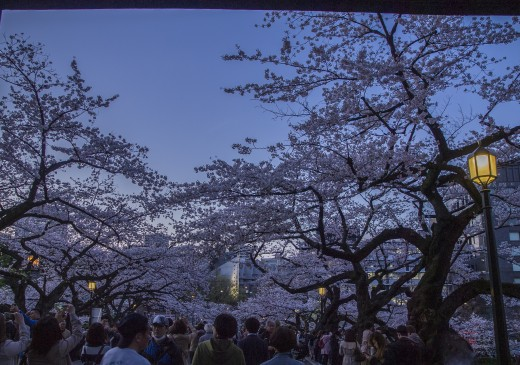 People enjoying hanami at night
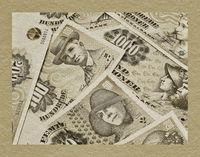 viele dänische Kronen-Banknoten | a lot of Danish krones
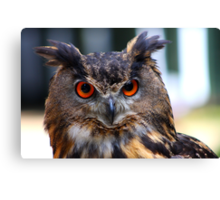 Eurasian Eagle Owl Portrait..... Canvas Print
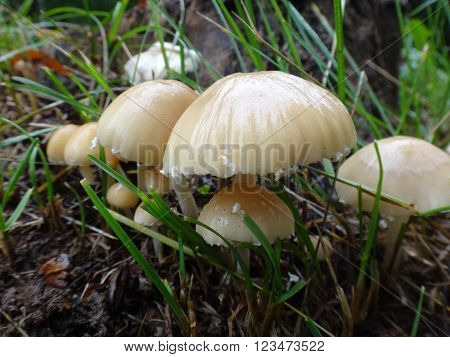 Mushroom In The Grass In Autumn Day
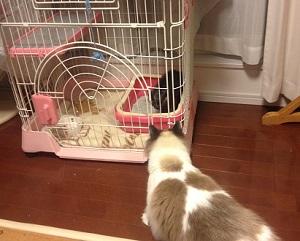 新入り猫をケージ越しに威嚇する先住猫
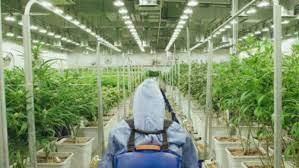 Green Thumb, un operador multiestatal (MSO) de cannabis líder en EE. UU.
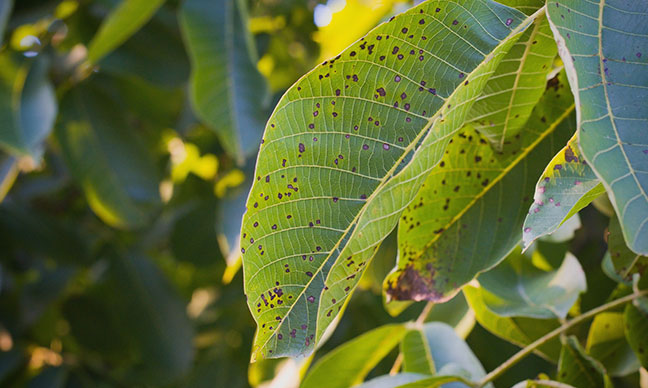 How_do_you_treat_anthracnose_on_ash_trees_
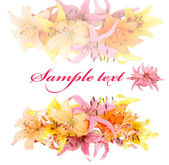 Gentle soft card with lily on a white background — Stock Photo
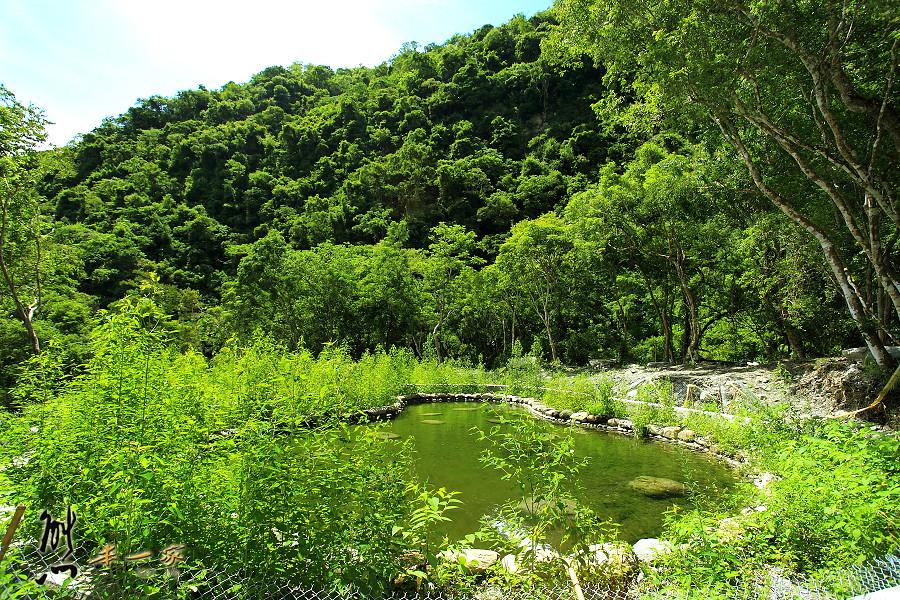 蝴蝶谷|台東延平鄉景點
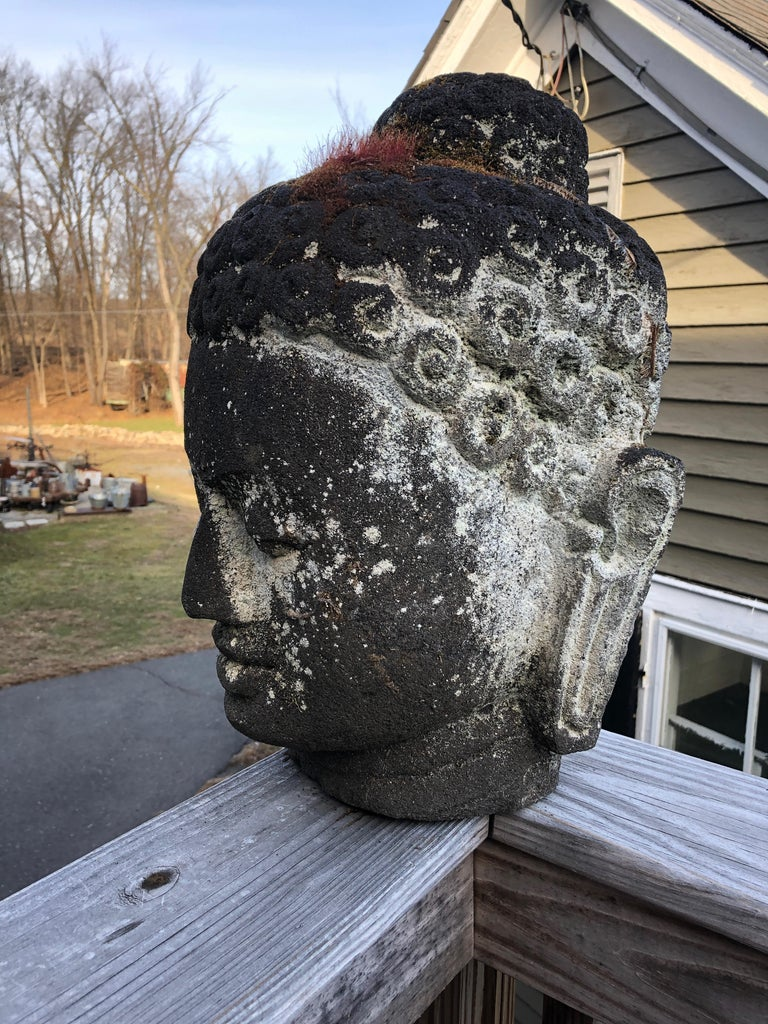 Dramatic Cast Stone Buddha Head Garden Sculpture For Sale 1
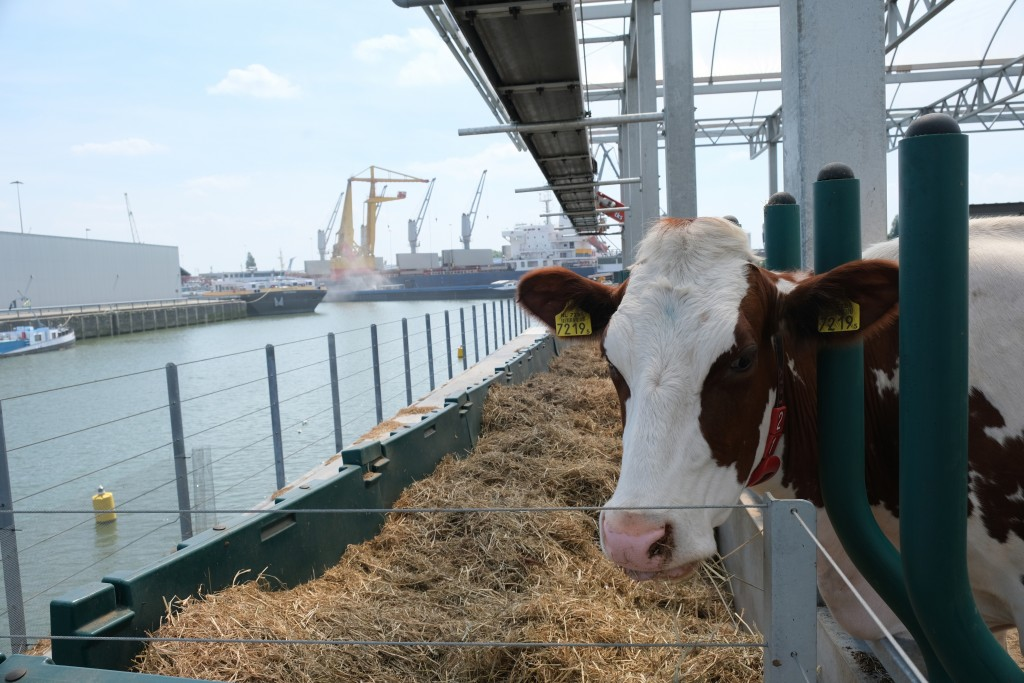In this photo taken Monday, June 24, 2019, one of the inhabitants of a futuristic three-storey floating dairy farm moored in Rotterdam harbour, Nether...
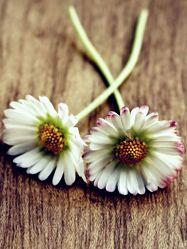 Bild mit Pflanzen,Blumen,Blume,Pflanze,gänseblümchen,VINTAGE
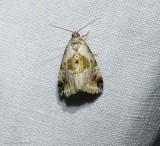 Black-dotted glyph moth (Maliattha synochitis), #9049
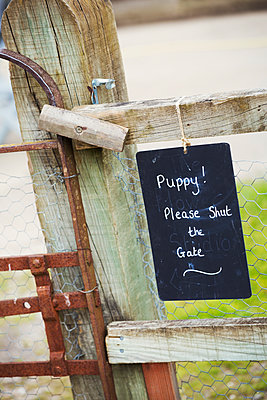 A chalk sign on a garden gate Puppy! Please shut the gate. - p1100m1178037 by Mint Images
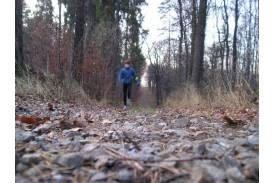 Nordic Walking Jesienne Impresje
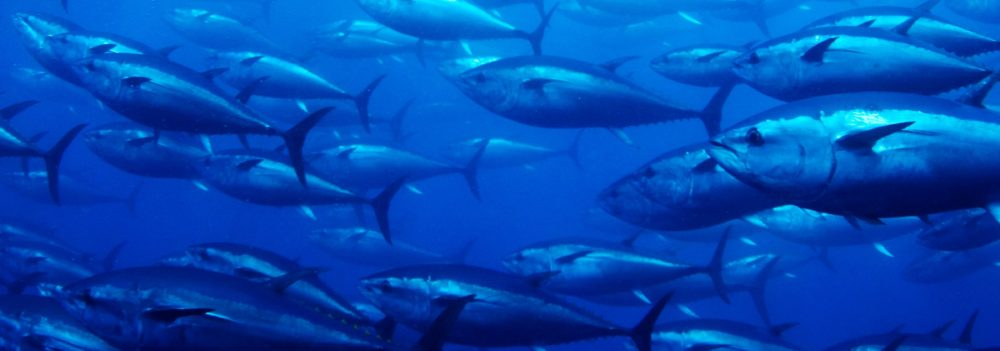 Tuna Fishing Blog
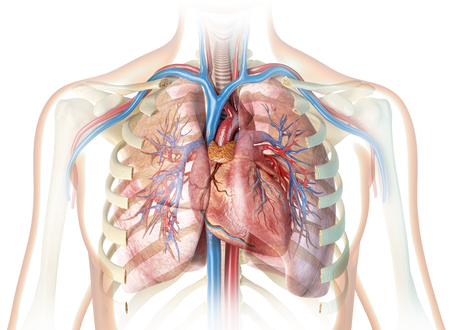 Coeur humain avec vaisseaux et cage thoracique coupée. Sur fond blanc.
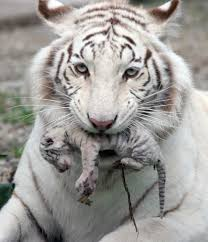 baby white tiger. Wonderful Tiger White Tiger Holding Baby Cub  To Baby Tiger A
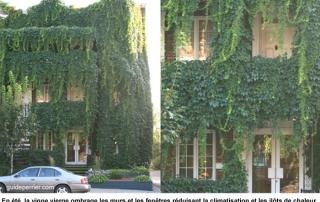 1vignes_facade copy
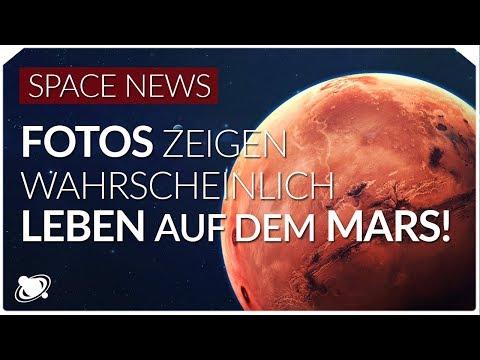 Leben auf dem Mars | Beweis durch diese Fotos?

——————————

*WHAT TO WORK ON*
Exactly as written, give again every line from the one containing "Tuna Fishing Blog" through the last line of the material, both included, with the pictures left out.

*ANSWER SPACE*
 Tuna Fishing Blog
 Coeur humain avec vaisseaux et cage thoracique coupée. Sur fond blanc.
 baby white tiger. Wonderful Tiger White Tiger Holding Baby Cub  To Baby Tiger A
 1vignes_facade copy
 Leben auf dem Mars | Beweis durch diese Fotos?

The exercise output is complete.